Reputation: 13
While programming with Intrinsics the following issue came up. When I want to load or store a local variable, in an inlined function then I got memory violation error, but only if the function is inlined. I have no idea why in inline function the stack variables are not aligned.
I have tested that with many different versions of GCC 4.9, 5.3, 6.1.
Example that failed:
static inline foo(double *phi){
double localvar[4];
__m256d var = _mm256_load_pd (phi);
__m256d res = _mm256_mul_pd(var, var);
_mm256_store_pd (localvar, res); // <- failed due to memory violation
...
}
If I add __attribute__ ((aligned (32)))
or remove inline
then the function works like it should.
So can someone explain me (please in detail), why local variables in general are aligned without add __attribute__ ((aligned (32)))
and local variables in inline function not?
Upvotes: 0
Views: 990
Reputation: 364039
Providing 32-byte alignment costs extra instructions (because the ABI only guarantees 16-byte alignment; just look at the asm for the version with alignas(32)
or __attribute__((aligned(32)))
). Of course the compiler doesn't do it if you don't ask for it, because it's not free. (See also gcc's -mpreferred-stack-boundary
which controls this, and the x86 tag wiki for links to ABI docs).
double localvar[4];
only needs to be 8-byte aligned for each element to be naturally aligned. The SysV x86-64 ABI does guarantee 16-byte alignment for C99 variable-size arrays. I'm not sure if normal compile-time-constant sized arrays get 16-B alignment by default or not.
However, current versions of gcc for some reason align the stack to 32B in a test function that has __m256d
local variables. At -O3
it doesn't spill them to the stack, so they're wasted (other than making buggy code like this happen to work). The fact that gcc doesn't remove this stuff is a missed-optimation. (It's needed at -O0
where gcc does spill everything to memory.)
Since my version of your test function (which actually compiles) doesn't have any other locals, the array of doubles is also 32B-aligned.

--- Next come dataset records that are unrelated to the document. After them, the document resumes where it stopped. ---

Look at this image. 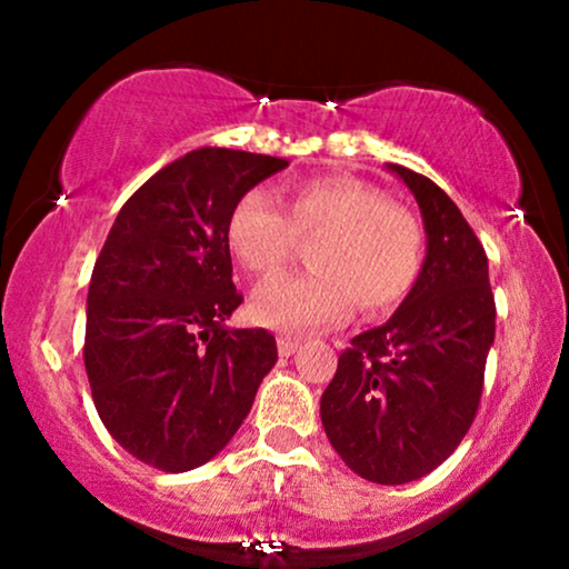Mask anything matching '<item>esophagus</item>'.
I'll list each match as a JSON object with an SVG mask.
<instances>
[{"label": "esophagus", "instance_id": "34e87169", "mask_svg": "<svg viewBox=\"0 0 569 569\" xmlns=\"http://www.w3.org/2000/svg\"><path fill=\"white\" fill-rule=\"evenodd\" d=\"M299 350V339H291V337H278V352L280 356H293V352Z\"/></svg>", "mask_w": 569, "mask_h": 569}]
</instances>
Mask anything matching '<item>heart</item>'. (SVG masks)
I'll use <instances>...</instances> for the list:
<instances>
[{"label":"heart","mask_w":569,"mask_h":569,"mask_svg":"<svg viewBox=\"0 0 569 569\" xmlns=\"http://www.w3.org/2000/svg\"><path fill=\"white\" fill-rule=\"evenodd\" d=\"M312 240V270L262 286L253 316L276 329L305 331L337 323L352 305L367 316L396 310L422 270V230L407 208L380 189L348 179H310L286 192L283 211L262 189H248L227 219L232 257L257 278H276Z\"/></svg>","instance_id":"heart-1"}]
</instances>
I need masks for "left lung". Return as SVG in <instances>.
<instances>
[{"label": "left lung", "mask_w": 569, "mask_h": 569, "mask_svg": "<svg viewBox=\"0 0 569 569\" xmlns=\"http://www.w3.org/2000/svg\"><path fill=\"white\" fill-rule=\"evenodd\" d=\"M420 206L428 253L388 323L350 339L321 396L345 466L375 485H407L466 439L495 342L489 264L460 208L428 176L388 166Z\"/></svg>", "instance_id": "8db88e82"}]
</instances>
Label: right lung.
I'll use <instances>...</instances> for the list:
<instances>
[{
	"label": "right lung",
	"instance_id": "obj_1",
	"mask_svg": "<svg viewBox=\"0 0 569 569\" xmlns=\"http://www.w3.org/2000/svg\"><path fill=\"white\" fill-rule=\"evenodd\" d=\"M286 160L202 147L130 194L88 289L84 371L98 417L126 452L168 473L227 447L276 367L267 329H227V219L240 194Z\"/></svg>",
	"mask_w": 569,
	"mask_h": 569
}]
</instances>
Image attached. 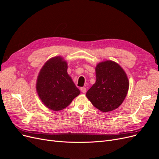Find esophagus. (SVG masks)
<instances>
[{
	"label": "esophagus",
	"mask_w": 159,
	"mask_h": 159,
	"mask_svg": "<svg viewBox=\"0 0 159 159\" xmlns=\"http://www.w3.org/2000/svg\"><path fill=\"white\" fill-rule=\"evenodd\" d=\"M80 89H81V92L84 93H85L86 92V88H84V87L81 88H80Z\"/></svg>",
	"instance_id": "34e87169"
}]
</instances>
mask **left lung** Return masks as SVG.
Masks as SVG:
<instances>
[{
    "label": "left lung",
    "mask_w": 159,
    "mask_h": 159,
    "mask_svg": "<svg viewBox=\"0 0 159 159\" xmlns=\"http://www.w3.org/2000/svg\"><path fill=\"white\" fill-rule=\"evenodd\" d=\"M96 81L86 96L102 112L116 109L126 98L129 83L127 74L116 62L107 60L95 67Z\"/></svg>",
    "instance_id": "1"
}]
</instances>
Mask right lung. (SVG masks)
I'll list each match as a JSON object with an SVG mask.
<instances>
[{"mask_svg":"<svg viewBox=\"0 0 159 159\" xmlns=\"http://www.w3.org/2000/svg\"><path fill=\"white\" fill-rule=\"evenodd\" d=\"M67 70L66 61L56 56L48 60L38 74L37 93L42 103L51 110L65 109L80 93Z\"/></svg>","mask_w":159,"mask_h":159,"instance_id":"right-lung-1","label":"right lung"}]
</instances>
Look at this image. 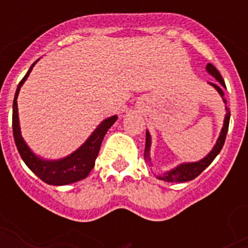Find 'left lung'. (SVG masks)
I'll return each mask as SVG.
<instances>
[{"label": "left lung", "mask_w": 248, "mask_h": 248, "mask_svg": "<svg viewBox=\"0 0 248 248\" xmlns=\"http://www.w3.org/2000/svg\"><path fill=\"white\" fill-rule=\"evenodd\" d=\"M206 70H207L208 74H211V76L217 79L218 82H215V83H211V82H208L211 86L217 90V92L220 94V97L223 98V102H226V99H224V93L223 89H226V83H224L223 78L220 76V73L217 70V67L211 63H207L206 66ZM226 117H224V122H223V127L220 130V134L218 137V140H217V143L213 147V150L208 153L207 155L204 156L203 159L198 162H188V163H181V165H178L177 167H174L171 169L170 171H166L163 175H158V179H162V181H166V182H187V181H192V179H195V178L201 174V172L211 165V162L215 159V156L218 155L220 150H222V147L224 145V140H226V135H227V131H229V124H230V110L226 108ZM150 147H151V135L149 131H146V146H145V154H143V158H145V161L151 165V158H150Z\"/></svg>", "instance_id": "obj_1"}]
</instances>
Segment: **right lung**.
I'll list each match as a JSON object with an SVG mask.
<instances>
[{
  "mask_svg": "<svg viewBox=\"0 0 248 248\" xmlns=\"http://www.w3.org/2000/svg\"><path fill=\"white\" fill-rule=\"evenodd\" d=\"M37 63V61L30 66L29 71L26 73V76L22 78V81L19 82L16 95L13 101V135L14 142L17 146L19 155L24 159L26 166L29 167L31 171L34 172L37 177L42 179L47 185L53 186H63V185H70V183L78 182L81 179L89 175V172L92 171L93 167L95 165L98 153L102 145L103 137L106 135L108 130L115 124L117 115L108 117L103 119L101 124H98V127L92 133V135L85 140V143L78 147L74 153H71L70 155L61 158V159H44L41 156L35 155L33 151L30 150V147L26 145V142L21 135V127H19V118H18V106H17V98L21 86L24 85V82L28 79L30 71L33 69V66Z\"/></svg>",
  "mask_w": 248,
  "mask_h": 248,
  "instance_id": "1",
  "label": "right lung"
}]
</instances>
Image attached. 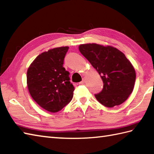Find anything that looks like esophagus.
<instances>
[{"label": "esophagus", "mask_w": 154, "mask_h": 154, "mask_svg": "<svg viewBox=\"0 0 154 154\" xmlns=\"http://www.w3.org/2000/svg\"><path fill=\"white\" fill-rule=\"evenodd\" d=\"M85 83V78H83V80L79 83V85H83Z\"/></svg>", "instance_id": "1"}]
</instances>
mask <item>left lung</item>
<instances>
[{"mask_svg": "<svg viewBox=\"0 0 154 154\" xmlns=\"http://www.w3.org/2000/svg\"><path fill=\"white\" fill-rule=\"evenodd\" d=\"M79 50L100 75L102 91L94 97L106 107L120 105L132 93L136 72L122 52L112 46L97 44L80 45Z\"/></svg>", "mask_w": 154, "mask_h": 154, "instance_id": "left-lung-1", "label": "left lung"}]
</instances>
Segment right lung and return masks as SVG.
<instances>
[{"label":"right lung","mask_w":154,"mask_h":154,"mask_svg":"<svg viewBox=\"0 0 154 154\" xmlns=\"http://www.w3.org/2000/svg\"><path fill=\"white\" fill-rule=\"evenodd\" d=\"M69 47L51 49L39 55L27 71L28 91L42 108L57 112L70 103L75 88L63 67Z\"/></svg>","instance_id":"1"}]
</instances>
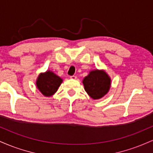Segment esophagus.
<instances>
[{
    "mask_svg": "<svg viewBox=\"0 0 153 153\" xmlns=\"http://www.w3.org/2000/svg\"><path fill=\"white\" fill-rule=\"evenodd\" d=\"M71 79H72V80H75V79H77V76H75V75H72V76H71Z\"/></svg>",
    "mask_w": 153,
    "mask_h": 153,
    "instance_id": "34e87169",
    "label": "esophagus"
}]
</instances>
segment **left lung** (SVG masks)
<instances>
[{
    "mask_svg": "<svg viewBox=\"0 0 153 153\" xmlns=\"http://www.w3.org/2000/svg\"><path fill=\"white\" fill-rule=\"evenodd\" d=\"M84 88L88 96L97 100L108 94L111 85L110 76L104 70H93L82 80Z\"/></svg>",
    "mask_w": 153,
    "mask_h": 153,
    "instance_id": "1",
    "label": "left lung"
}]
</instances>
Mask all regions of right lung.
<instances>
[{
  "instance_id": "right-lung-1",
  "label": "right lung",
  "mask_w": 153,
  "mask_h": 153,
  "mask_svg": "<svg viewBox=\"0 0 153 153\" xmlns=\"http://www.w3.org/2000/svg\"><path fill=\"white\" fill-rule=\"evenodd\" d=\"M63 80L54 72L47 71L38 75L36 85L43 96L50 97L57 92Z\"/></svg>"
}]
</instances>
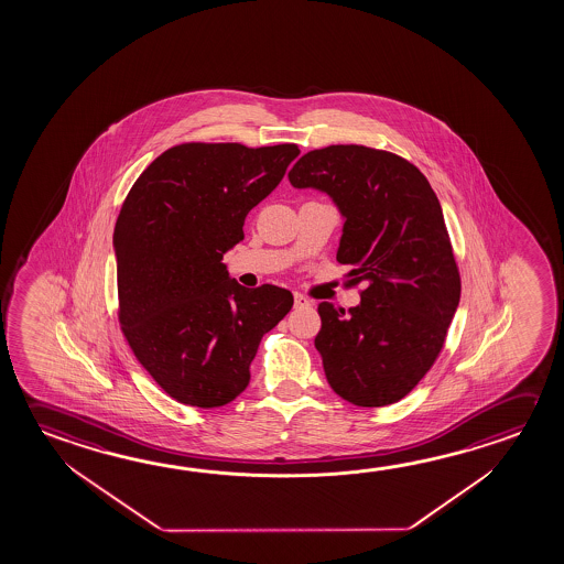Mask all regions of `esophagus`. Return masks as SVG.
I'll use <instances>...</instances> for the list:
<instances>
[{
	"instance_id": "1",
	"label": "esophagus",
	"mask_w": 564,
	"mask_h": 564,
	"mask_svg": "<svg viewBox=\"0 0 564 564\" xmlns=\"http://www.w3.org/2000/svg\"><path fill=\"white\" fill-rule=\"evenodd\" d=\"M295 306H311V299L303 293H295Z\"/></svg>"
}]
</instances>
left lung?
<instances>
[{
	"label": "left lung",
	"instance_id": "left-lung-1",
	"mask_svg": "<svg viewBox=\"0 0 564 564\" xmlns=\"http://www.w3.org/2000/svg\"><path fill=\"white\" fill-rule=\"evenodd\" d=\"M289 181L333 196L346 218L336 259L351 265L346 285H366L348 313L318 305L326 379L354 405L398 403L433 368L460 301L441 203L413 163L366 145L308 151Z\"/></svg>",
	"mask_w": 564,
	"mask_h": 564
}]
</instances>
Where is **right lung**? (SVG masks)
Segmentation results:
<instances>
[{
  "label": "right lung",
  "mask_w": 564,
  "mask_h": 564,
  "mask_svg": "<svg viewBox=\"0 0 564 564\" xmlns=\"http://www.w3.org/2000/svg\"><path fill=\"white\" fill-rule=\"evenodd\" d=\"M295 143H181L139 175L113 230L118 318L166 395L214 409L250 383L259 341L293 306L291 291L230 279L224 253L285 175Z\"/></svg>",
  "instance_id": "1"
}]
</instances>
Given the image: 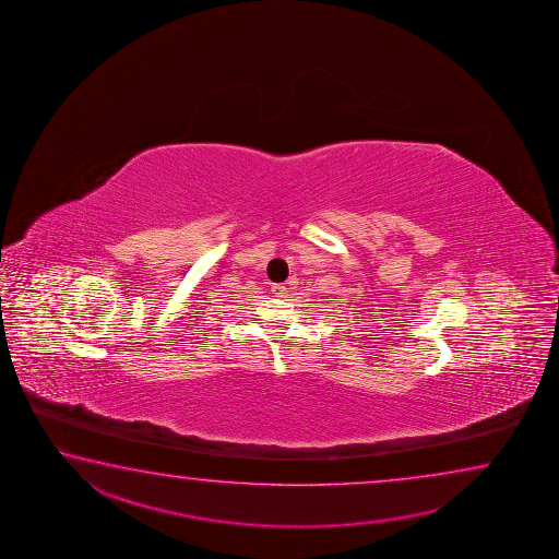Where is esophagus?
<instances>
[{
	"label": "esophagus",
	"mask_w": 559,
	"mask_h": 559,
	"mask_svg": "<svg viewBox=\"0 0 559 559\" xmlns=\"http://www.w3.org/2000/svg\"><path fill=\"white\" fill-rule=\"evenodd\" d=\"M272 294H274L275 297H285V294H287V287H285L284 284H274L272 285Z\"/></svg>",
	"instance_id": "esophagus-1"
}]
</instances>
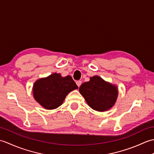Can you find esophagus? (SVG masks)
<instances>
[{"mask_svg":"<svg viewBox=\"0 0 154 154\" xmlns=\"http://www.w3.org/2000/svg\"><path fill=\"white\" fill-rule=\"evenodd\" d=\"M81 83H82V82H81V81H76V84H77V85L78 86V87H79L81 86Z\"/></svg>","mask_w":154,"mask_h":154,"instance_id":"1","label":"esophagus"}]
</instances>
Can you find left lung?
Returning <instances> with one entry per match:
<instances>
[{"label": "left lung", "mask_w": 154, "mask_h": 154, "mask_svg": "<svg viewBox=\"0 0 154 154\" xmlns=\"http://www.w3.org/2000/svg\"><path fill=\"white\" fill-rule=\"evenodd\" d=\"M79 92L89 106L99 112L110 109L115 103L118 95L116 87L99 76L91 77L89 81L81 85Z\"/></svg>", "instance_id": "1"}]
</instances>
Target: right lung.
Masks as SVG:
<instances>
[{
	"label": "right lung",
	"mask_w": 154,
	"mask_h": 154,
	"mask_svg": "<svg viewBox=\"0 0 154 154\" xmlns=\"http://www.w3.org/2000/svg\"><path fill=\"white\" fill-rule=\"evenodd\" d=\"M78 87L69 75L63 77L54 73L35 82L33 87L35 100L45 109H55L63 103L66 95Z\"/></svg>",
	"instance_id": "1"
}]
</instances>
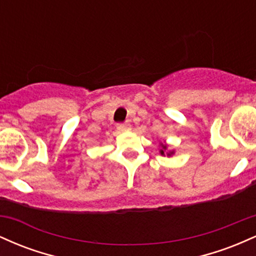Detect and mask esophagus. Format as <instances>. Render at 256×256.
Listing matches in <instances>:
<instances>
[{"mask_svg": "<svg viewBox=\"0 0 256 256\" xmlns=\"http://www.w3.org/2000/svg\"><path fill=\"white\" fill-rule=\"evenodd\" d=\"M118 128L120 131H128L131 128V125L128 122H122V124H118Z\"/></svg>", "mask_w": 256, "mask_h": 256, "instance_id": "34e87169", "label": "esophagus"}]
</instances>
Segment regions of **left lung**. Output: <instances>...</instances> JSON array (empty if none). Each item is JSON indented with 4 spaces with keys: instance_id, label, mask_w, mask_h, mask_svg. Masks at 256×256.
Returning a JSON list of instances; mask_svg holds the SVG:
<instances>
[{
    "instance_id": "1",
    "label": "left lung",
    "mask_w": 256,
    "mask_h": 256,
    "mask_svg": "<svg viewBox=\"0 0 256 256\" xmlns=\"http://www.w3.org/2000/svg\"><path fill=\"white\" fill-rule=\"evenodd\" d=\"M165 149H166V146L162 144V149H161V150H160V152H161V154H162V155H164V150H165ZM171 154H172V152H170L168 155H171Z\"/></svg>"
}]
</instances>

Presumably you're inlining it into a caller that has some other locals, and that leads to different alignment for the array.
Here's the code on the Godbolt compiler explorer:
extern void use_buffer(double*);
// static inline
void no_alignment(const double *phi){
double localvar[4];
__m256d var = _mm256_load_pd (phi);
__m256d res = _mm256_mul_pd(var, var);
_mm256_storeu_pd (localvar, res); // use an unaligned store since we didn't request alignment for the buffer
use_buffer(localvar);
}
lea r10, [rsp+8] // save old RSP (in a clumsy way)
and rsp, -32 // truncate RSP to the next 32B boundary
push QWORD PTR [r10-8] // save more stuff
push rbp
mov rbp, rsp
push r10
sub rsp, 40
... vmovupd YMMWORD PTR [rbp-48], ymm0 ... // function body
add rsp, 40
pop r10
pop rbp
lea rsp, [r10-8]
This is why your code happens to work when it's not inlined. Although it's strange that it doesn't get inlined anyway, even without the inline
keyword, unless you compiled without optimization or you didn't use static
to let the compiler know that a separate definition wasn't needed.
Upvotes: 3
Reputation: 12175
_mm256_store_pd requires that the memory address you are storing to must be aligned to a 32 byte boundary. However in C I only think the standard alignment for and 8 byte double is an 8 byte boundary.
If I had to guess when the function is not inlined it starts the localvar array on a 32 byte boundary. I am not sure if this is a guarantee or just luck. I am guessing luck because inlining a function in theory should not change anything. The compiler may be pushing just the right number of bytes onto the stack so that it becomes aligned. Also I see no reason why it would guarantee a 32 byte alignment.
When it is inlined it would act as if the code was just typed where you are calling the function. Therefore you are only guaranteed that localvar will be 8 byte aligned rather than the guaranteed 32 byte alignment. I think the proper solution is to use the aligned attribute which solves your problem. You could also use the _mm256_storeu_pd
intrinsic which does the same thing without the alignment requirement. From my experience with my haswell CPU it is just as fast.
Upvotes: 2